● **Page**:
·····

# Hors d'oeuvres and Salmon



## Savannahsmoker (Jun 2, 2012)

Shrimp season is open so wife made popcorn shrimp with just caught shrimp.






Grilled salmon fillet on ceder board with Oriental glaze 





Dinner with thin Asparagus, Crack Potatoes and Sour Cream Sauce





.

Sorry about the quality of the pics. (cell phone)

Recipe for Oriental salmon fillet 
Sprinkle the fillet on flesh side generously with garlic powder (NOT GARLIC SALT) and fresh lemon juice.

Prepare glaze.
1/3 cup kikoman soy sauce.
2 tblsp veg oil.
1 generous teaspoon jar ginger paste.
I tblsp. honey.

Paint fillet with well blended glaze.
Then put glaze on burner to reduce. 
Be careful it wants to burn, how do i know? 
Reduce till a THIN syrup.
Paint fillet with reduced baste.

Sauce:  Sour Cream, Country Dijon, Dill, Caviar, Coarse Ground Pepper and Wasabi Paste.

Place fish on ceder board on a med grill.  If no board foil or skillet works fine but you lose the charring ceder board flavor.
Close grill and as fish reaches barely done, about 131, re-glazed and serve.

Enjoy


----------



## Margi Cintrano (Jun 2, 2012)

Cedar wood board Salmon ... Have not had that since I had lived in San Francisco City ...

The photos are still impressive ... 

Thanks for posting.

Have nice wkend.
Ciao,
Margi.


----------



## Dawgluver (Jun 2, 2012)

Looks wonderful, Savannah!


----------



## 4meandthem (Jun 2, 2012)

Looks great!


----------



## Hoot (Jun 2, 2012)

MMMM    horse derbies...I love 'em!!
Great photos!


----------



## PrincessFiona60 (Jun 2, 2012)

C&P, want to try that glaze on some Salmon!  Thanks!


----------



## 4meandthem (Jun 3, 2012)

Gold rimmed crystal from Bulgaria? We have some similar. Very Nice!


----------



## Somebunny (Jun 3, 2012)

Looks fab!  We often do cedar plank salmon, yum!  I have to ask.......what are "crack potatoes"?


----------



## Savannahsmoker (Jun 4, 2012)

Somebunny said:


> what are "crack potatoes"?



Take a combination of small different color potatoes and just tap with a pan to crack them open.  This allows more of the EVOO and herbs flavor inside when brazing.

·····

● **To be done**:
• a. In the salmon recipe thread, reproduce word for word the passage that begins with the words containing "Recipe for Oriental" and ends with "how do i know?".
• b. Extend the forum thread on cedar-board salmon, picking up right after its final post.

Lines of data

·····

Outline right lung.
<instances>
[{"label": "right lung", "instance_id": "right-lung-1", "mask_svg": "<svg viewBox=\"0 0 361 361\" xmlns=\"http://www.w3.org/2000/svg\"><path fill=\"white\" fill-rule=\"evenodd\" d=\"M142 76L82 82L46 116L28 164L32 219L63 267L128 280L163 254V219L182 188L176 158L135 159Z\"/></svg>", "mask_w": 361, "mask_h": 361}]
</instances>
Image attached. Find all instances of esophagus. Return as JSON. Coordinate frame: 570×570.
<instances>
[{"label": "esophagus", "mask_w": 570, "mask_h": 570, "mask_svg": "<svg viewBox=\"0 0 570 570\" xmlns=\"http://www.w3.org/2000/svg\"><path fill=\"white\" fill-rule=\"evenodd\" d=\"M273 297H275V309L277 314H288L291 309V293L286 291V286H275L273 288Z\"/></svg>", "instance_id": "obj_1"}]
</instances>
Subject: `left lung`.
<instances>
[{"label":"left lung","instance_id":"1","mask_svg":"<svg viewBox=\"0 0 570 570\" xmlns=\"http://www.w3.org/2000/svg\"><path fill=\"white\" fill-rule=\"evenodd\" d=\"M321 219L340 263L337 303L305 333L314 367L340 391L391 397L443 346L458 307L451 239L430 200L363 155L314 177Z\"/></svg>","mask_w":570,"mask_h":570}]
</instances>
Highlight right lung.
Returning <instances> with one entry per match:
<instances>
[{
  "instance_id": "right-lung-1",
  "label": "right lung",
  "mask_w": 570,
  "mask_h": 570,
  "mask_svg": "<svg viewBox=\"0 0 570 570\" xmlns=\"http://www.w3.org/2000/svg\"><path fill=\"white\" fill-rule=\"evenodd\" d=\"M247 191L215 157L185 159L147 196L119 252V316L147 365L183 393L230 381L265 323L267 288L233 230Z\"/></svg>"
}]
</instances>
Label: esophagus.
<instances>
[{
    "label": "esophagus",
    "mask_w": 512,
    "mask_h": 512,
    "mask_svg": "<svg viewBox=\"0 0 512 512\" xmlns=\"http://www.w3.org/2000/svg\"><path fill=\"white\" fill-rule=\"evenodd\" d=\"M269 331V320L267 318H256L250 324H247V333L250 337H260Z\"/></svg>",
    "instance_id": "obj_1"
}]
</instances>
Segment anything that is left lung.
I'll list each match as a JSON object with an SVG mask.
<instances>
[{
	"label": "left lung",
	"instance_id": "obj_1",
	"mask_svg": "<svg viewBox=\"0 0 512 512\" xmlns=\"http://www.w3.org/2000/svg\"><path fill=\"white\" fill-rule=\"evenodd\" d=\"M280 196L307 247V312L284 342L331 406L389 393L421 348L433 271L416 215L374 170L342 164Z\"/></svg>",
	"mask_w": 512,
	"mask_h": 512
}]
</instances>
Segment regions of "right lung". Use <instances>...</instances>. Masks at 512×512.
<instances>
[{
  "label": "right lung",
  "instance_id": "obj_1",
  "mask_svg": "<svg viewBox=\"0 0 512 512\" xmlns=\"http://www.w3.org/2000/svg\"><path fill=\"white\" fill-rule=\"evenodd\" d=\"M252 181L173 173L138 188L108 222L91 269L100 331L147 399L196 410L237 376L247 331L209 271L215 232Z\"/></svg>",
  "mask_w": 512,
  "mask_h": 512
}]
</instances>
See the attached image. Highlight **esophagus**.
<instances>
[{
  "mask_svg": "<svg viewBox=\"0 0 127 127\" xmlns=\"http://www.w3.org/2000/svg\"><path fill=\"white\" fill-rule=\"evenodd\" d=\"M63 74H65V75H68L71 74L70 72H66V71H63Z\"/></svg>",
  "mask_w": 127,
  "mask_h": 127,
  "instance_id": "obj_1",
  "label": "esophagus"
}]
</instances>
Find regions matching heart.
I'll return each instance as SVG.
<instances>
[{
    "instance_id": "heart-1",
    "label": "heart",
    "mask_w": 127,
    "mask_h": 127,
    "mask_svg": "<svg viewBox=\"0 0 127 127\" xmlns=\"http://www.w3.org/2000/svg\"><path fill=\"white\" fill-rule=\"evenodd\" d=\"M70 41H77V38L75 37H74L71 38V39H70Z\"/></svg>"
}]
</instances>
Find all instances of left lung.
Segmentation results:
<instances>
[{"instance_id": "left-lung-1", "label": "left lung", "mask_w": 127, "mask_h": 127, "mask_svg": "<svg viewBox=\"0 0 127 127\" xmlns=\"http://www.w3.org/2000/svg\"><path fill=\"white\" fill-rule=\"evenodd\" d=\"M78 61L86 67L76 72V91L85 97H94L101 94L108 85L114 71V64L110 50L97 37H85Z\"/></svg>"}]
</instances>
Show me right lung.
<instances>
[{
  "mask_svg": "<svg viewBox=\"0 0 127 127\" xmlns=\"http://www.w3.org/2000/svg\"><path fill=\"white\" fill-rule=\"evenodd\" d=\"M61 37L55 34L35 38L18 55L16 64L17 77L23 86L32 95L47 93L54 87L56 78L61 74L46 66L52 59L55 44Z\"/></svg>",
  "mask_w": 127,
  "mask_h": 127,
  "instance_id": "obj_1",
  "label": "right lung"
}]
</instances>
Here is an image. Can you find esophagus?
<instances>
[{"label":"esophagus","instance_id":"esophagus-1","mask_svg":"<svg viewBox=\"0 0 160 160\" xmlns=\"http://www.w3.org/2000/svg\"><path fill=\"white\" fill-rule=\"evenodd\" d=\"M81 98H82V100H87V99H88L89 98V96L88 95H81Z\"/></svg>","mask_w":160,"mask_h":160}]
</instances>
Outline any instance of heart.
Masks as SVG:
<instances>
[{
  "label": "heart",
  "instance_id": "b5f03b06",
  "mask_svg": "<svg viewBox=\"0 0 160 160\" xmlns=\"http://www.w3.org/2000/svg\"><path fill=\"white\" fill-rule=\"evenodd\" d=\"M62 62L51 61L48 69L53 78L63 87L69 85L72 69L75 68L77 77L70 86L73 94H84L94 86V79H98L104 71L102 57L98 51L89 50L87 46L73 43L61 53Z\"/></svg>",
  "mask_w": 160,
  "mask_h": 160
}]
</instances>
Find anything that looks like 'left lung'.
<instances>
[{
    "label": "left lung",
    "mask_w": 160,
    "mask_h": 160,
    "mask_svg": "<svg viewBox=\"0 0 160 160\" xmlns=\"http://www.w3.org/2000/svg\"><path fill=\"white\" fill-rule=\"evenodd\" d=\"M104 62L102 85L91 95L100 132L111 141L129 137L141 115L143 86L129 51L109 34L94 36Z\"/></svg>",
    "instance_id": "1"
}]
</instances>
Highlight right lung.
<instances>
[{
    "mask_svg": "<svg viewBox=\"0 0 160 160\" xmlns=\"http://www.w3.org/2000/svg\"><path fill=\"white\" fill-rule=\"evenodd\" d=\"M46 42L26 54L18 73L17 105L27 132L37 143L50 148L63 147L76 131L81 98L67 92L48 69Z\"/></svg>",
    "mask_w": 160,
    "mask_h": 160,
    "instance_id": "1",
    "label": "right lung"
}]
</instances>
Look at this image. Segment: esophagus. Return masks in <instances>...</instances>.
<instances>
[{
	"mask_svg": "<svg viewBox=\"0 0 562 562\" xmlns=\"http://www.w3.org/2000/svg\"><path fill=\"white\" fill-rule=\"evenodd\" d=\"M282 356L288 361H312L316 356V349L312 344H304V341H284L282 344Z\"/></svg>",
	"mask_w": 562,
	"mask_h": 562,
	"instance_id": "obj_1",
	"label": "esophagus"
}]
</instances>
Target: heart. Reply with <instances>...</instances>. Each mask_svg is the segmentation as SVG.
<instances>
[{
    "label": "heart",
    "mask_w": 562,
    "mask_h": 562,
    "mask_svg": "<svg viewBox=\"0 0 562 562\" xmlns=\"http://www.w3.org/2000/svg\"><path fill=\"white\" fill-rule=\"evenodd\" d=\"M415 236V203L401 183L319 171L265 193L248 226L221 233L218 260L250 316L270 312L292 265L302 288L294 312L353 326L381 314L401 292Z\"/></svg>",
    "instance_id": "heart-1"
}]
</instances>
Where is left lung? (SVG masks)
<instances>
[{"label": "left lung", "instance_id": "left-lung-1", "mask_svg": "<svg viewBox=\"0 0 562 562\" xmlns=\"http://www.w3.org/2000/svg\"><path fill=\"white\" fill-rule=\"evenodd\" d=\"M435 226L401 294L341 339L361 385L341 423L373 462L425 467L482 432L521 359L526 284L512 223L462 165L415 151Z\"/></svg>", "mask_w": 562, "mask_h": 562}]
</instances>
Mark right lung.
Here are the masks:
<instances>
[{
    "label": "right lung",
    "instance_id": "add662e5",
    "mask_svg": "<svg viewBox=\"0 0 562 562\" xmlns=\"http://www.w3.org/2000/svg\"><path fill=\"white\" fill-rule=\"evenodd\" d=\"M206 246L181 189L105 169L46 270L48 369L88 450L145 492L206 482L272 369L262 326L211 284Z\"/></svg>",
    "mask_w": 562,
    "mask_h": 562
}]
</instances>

·····

● **Solved tasks**:
• a.
Recipe for Oriental salmon fillet 
Sprinkle the fillet on flesh side generously with garlic powder (NOT GARLIC SALT) and fresh lemon juice.

Prepare glaze.
1/3 cup kikoman soy sauce.
2 tblsp veg oil.
1 generous teaspoon jar ginger paste.
I tblsp. honey.

Paint fillet with well blended glaze.
Then put glaze on burner to reduce. 
Be careful it wants to burn, how do i know?

• b.
----------



## Paymaster (Jun 6, 2012)

Man Yeah!!!!!!!!!!!! That is some good eat'n !!!!!!!!


----------



## Margi Cintrano (Jun 6, 2012)

Savannah Smoker, Buonasera, 

The Wasabi, Crème Fraîche & Dijòn dip that accompanies the fresh salmon, sounds wonderful too ... 

Thanks for posting.
Ciao, Margi.


----------



## Gravy Queen (Jun 6, 2012)

Beautiful pics, amazing food!!! PLEASE can you tell me how to do Popcorn Shrimp???


----------



## Savannahsmoker (Jun 6, 2012)

Gravy Queen said:


> PLEASE can you tell me how to do Popcorn Shrimp???


We make a couple of ways.
Beer Batter or Tempura Batter
Bread Crumbs or Panko Crumbs.
Shallow fry or deep fry.

All are great but I like Breads Crumbs in a Tempura Batter.


----------



## CWS4322 (Jun 7, 2012)

One of the side benefits of having a sawmill is that there are always planks to soak...I was shocked to see how expensive planks are in stores! Good grief, those are cut offs. If I don't use them for BBQ'ing, they are used for firewood....


----------



## Savannahsmoker (Jun 7, 2012)

If you do not have a sawmill you can purchase ceder boards from most Home Improvement Stores but one must only use un-treated boards.  These cost little when compared to the package ones sold in stores.


----------



## CWS4322 (Jun 7, 2012)

At the grocery store, the planks are $9.95! I thought that was ridiculous.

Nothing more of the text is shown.